◆ **Exercise goal**
Could you copy the items below word for word, beginning at the line that contains "Could you identify which of" and continuing through the last item, while leaving out any picture markers?

◆ **Spatial relation data**
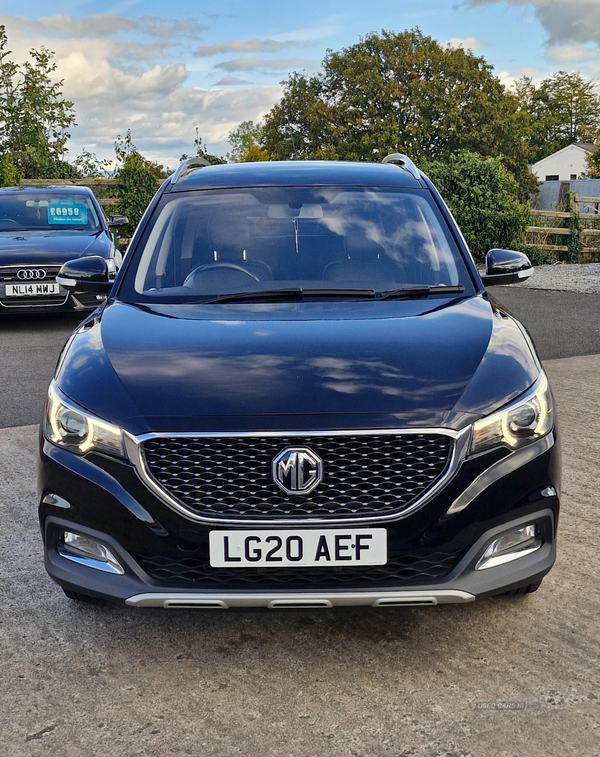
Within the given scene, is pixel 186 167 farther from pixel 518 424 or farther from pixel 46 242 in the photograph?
pixel 46 242

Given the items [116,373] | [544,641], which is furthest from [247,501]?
[544,641]

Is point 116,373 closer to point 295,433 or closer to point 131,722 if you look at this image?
point 295,433

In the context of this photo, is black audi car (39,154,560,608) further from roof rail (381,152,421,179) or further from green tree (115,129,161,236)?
green tree (115,129,161,236)

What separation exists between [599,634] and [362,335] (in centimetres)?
130

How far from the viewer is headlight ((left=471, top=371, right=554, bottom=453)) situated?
279 centimetres

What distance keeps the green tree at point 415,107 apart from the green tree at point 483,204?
3370 cm

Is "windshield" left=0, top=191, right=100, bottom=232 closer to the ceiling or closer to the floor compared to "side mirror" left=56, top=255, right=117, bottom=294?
closer to the ceiling

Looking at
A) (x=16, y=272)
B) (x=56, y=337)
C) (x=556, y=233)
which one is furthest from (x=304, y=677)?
(x=556, y=233)

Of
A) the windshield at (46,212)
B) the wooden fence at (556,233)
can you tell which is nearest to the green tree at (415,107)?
the wooden fence at (556,233)

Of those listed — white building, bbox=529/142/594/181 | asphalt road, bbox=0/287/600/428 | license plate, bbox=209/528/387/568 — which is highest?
white building, bbox=529/142/594/181

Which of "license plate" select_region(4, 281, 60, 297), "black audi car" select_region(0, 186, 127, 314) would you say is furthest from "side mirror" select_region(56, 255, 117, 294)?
"license plate" select_region(4, 281, 60, 297)

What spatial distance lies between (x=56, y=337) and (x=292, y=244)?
6656 mm

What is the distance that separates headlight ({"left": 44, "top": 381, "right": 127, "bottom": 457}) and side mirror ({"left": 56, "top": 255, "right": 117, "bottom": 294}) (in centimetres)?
141

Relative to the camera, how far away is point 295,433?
2707mm
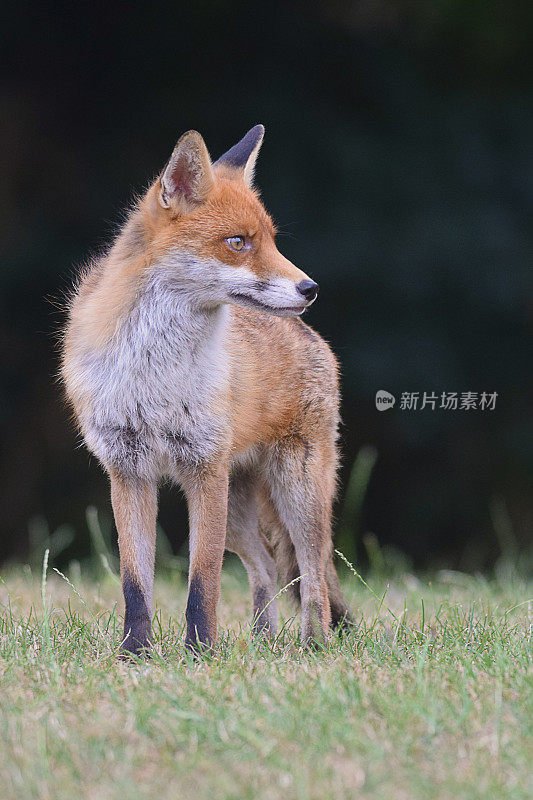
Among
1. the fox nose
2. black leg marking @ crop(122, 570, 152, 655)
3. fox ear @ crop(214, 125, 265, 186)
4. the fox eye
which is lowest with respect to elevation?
black leg marking @ crop(122, 570, 152, 655)

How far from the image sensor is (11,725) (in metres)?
3.08

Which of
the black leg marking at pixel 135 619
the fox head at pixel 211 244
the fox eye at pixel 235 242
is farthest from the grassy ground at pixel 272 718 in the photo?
the fox eye at pixel 235 242

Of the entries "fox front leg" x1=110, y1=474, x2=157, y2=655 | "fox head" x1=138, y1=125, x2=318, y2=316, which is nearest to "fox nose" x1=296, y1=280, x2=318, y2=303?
"fox head" x1=138, y1=125, x2=318, y2=316

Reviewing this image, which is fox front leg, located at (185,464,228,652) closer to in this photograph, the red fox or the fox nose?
the red fox

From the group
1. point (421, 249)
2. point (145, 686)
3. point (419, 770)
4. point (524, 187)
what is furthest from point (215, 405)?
point (524, 187)

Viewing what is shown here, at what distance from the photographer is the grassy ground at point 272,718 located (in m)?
2.64

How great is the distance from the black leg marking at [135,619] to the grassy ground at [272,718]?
0.10 metres

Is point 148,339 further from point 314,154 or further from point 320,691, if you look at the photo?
point 314,154

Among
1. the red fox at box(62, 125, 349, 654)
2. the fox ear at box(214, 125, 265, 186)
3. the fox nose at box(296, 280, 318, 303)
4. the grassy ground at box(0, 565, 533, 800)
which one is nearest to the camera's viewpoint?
the grassy ground at box(0, 565, 533, 800)

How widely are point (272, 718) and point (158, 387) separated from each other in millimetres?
1788

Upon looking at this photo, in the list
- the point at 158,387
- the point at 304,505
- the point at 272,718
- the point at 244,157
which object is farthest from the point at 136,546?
the point at 244,157

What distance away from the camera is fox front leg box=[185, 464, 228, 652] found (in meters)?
4.37

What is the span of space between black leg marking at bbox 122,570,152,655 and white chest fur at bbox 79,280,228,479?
51 centimetres

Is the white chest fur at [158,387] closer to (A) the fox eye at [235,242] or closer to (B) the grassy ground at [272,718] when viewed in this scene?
(A) the fox eye at [235,242]
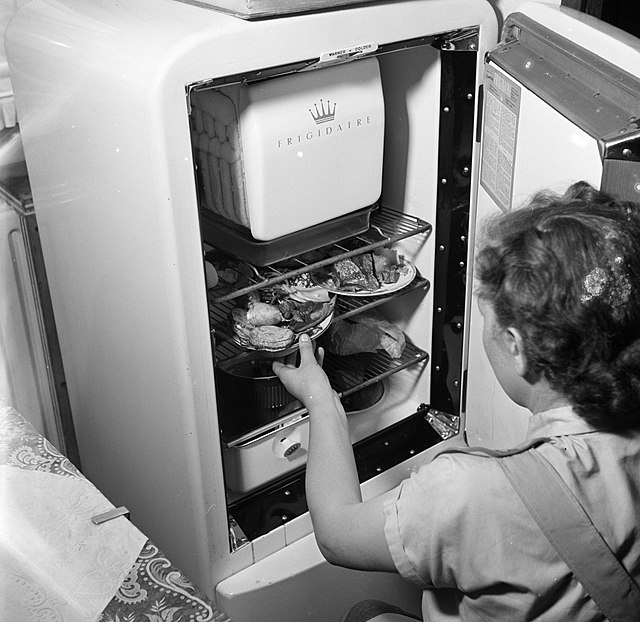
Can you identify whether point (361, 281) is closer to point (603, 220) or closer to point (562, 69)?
point (562, 69)

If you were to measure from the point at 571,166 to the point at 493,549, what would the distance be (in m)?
0.54

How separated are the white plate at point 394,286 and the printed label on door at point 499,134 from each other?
0.92 feet

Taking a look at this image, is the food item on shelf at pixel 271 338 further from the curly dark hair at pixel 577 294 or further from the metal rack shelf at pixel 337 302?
the curly dark hair at pixel 577 294

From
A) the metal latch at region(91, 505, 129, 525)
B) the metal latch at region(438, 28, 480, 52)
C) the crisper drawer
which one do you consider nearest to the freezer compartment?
the metal latch at region(438, 28, 480, 52)

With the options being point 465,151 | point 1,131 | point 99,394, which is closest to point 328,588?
point 99,394

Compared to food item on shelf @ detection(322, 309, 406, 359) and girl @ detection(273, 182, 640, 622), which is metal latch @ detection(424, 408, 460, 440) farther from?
girl @ detection(273, 182, 640, 622)

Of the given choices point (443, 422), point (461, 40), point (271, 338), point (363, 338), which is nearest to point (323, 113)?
point (461, 40)

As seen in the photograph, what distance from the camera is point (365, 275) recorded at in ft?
5.66

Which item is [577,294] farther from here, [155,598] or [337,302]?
[337,302]

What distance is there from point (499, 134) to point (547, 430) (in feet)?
1.94

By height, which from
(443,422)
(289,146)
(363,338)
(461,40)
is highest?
(461,40)

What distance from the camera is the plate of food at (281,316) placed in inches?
60.4

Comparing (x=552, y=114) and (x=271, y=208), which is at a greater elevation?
(x=552, y=114)

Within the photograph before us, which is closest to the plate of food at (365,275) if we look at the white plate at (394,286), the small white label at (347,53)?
the white plate at (394,286)
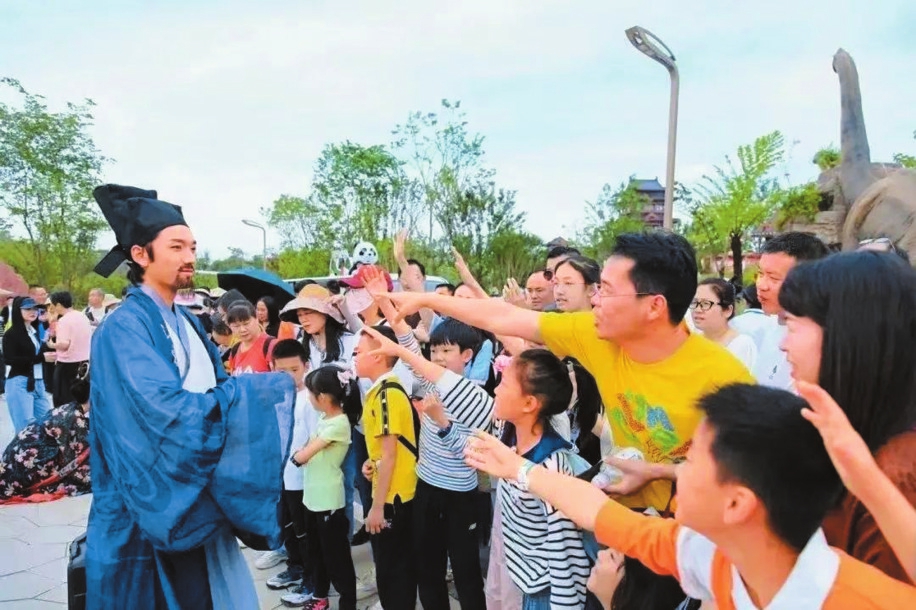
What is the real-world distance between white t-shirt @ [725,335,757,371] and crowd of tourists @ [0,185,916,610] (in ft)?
0.05

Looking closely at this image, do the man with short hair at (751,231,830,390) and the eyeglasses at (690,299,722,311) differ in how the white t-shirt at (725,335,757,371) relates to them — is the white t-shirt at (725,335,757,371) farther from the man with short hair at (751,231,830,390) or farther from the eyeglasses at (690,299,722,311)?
the eyeglasses at (690,299,722,311)

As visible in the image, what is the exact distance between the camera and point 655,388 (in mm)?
1789

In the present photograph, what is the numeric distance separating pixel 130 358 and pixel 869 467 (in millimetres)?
2052

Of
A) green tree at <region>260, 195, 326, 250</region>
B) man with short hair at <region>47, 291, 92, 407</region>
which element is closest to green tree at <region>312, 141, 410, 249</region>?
green tree at <region>260, 195, 326, 250</region>

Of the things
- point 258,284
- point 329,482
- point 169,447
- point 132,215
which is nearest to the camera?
point 169,447

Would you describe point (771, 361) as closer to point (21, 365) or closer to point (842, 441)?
point (842, 441)

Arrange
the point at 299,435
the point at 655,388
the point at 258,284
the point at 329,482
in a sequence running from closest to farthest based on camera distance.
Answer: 1. the point at 655,388
2. the point at 329,482
3. the point at 299,435
4. the point at 258,284

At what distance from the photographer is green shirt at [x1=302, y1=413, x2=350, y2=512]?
3.34 meters

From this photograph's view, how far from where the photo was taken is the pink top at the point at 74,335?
723 centimetres

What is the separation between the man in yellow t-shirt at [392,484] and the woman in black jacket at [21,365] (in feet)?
18.9

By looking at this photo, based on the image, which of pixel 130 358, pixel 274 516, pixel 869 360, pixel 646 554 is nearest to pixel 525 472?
pixel 646 554

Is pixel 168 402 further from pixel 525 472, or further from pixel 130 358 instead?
pixel 525 472

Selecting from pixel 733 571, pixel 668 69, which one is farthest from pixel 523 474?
pixel 668 69

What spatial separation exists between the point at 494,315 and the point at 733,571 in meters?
1.19
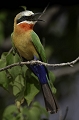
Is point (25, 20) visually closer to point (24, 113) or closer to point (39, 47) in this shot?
point (39, 47)

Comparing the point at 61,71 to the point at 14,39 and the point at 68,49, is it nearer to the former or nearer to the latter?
the point at 68,49

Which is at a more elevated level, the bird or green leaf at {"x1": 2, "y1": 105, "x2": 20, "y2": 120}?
the bird

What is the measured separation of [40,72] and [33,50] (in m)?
0.14

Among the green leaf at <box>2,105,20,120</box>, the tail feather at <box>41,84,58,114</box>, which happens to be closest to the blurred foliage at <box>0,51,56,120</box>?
the tail feather at <box>41,84,58,114</box>

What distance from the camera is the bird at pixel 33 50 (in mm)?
4169

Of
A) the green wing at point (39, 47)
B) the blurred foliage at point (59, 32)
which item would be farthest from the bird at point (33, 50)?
the blurred foliage at point (59, 32)

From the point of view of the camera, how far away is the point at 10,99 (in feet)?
20.5

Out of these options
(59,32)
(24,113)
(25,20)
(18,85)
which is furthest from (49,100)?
(59,32)

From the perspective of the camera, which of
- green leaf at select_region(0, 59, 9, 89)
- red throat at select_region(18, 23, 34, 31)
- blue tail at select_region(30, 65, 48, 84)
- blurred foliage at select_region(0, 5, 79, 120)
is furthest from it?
blurred foliage at select_region(0, 5, 79, 120)

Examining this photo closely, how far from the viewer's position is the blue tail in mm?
4160

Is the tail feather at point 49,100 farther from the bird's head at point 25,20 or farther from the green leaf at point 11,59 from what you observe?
the bird's head at point 25,20

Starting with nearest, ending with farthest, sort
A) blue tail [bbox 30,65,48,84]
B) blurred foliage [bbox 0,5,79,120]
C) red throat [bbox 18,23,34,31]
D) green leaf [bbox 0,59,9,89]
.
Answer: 1. green leaf [bbox 0,59,9,89]
2. blue tail [bbox 30,65,48,84]
3. red throat [bbox 18,23,34,31]
4. blurred foliage [bbox 0,5,79,120]

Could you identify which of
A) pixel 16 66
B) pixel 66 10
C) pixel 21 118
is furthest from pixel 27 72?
pixel 66 10

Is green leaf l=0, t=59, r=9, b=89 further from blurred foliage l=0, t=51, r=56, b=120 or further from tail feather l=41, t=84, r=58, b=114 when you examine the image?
tail feather l=41, t=84, r=58, b=114
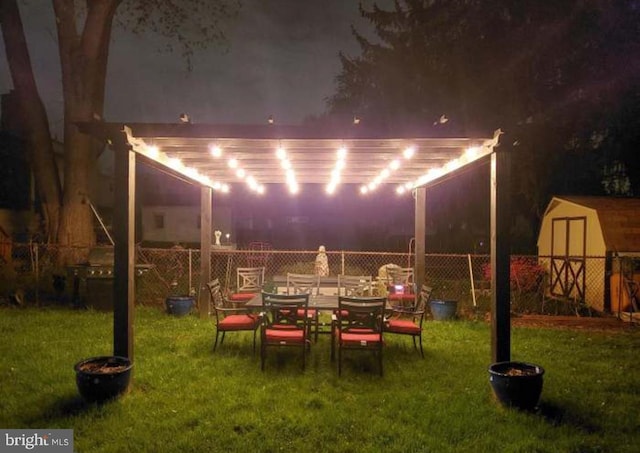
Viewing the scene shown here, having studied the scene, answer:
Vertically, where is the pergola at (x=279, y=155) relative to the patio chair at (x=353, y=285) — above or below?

◆ **Response to this task**
Could you identify which of
A) pixel 16 66
B) pixel 66 10
C) pixel 21 118
is furthest from pixel 27 72?
pixel 66 10

Is green leaf l=0, t=59, r=9, b=89 further from blurred foliage l=0, t=51, r=56, b=120 or further from tail feather l=41, t=84, r=58, b=114 when you examine the image?
tail feather l=41, t=84, r=58, b=114
Viewing the scene shown here, having studied the scene, answer:
Vertically, where is the pergola at (x=279, y=155) relative to the patio chair at (x=353, y=285) — above or below?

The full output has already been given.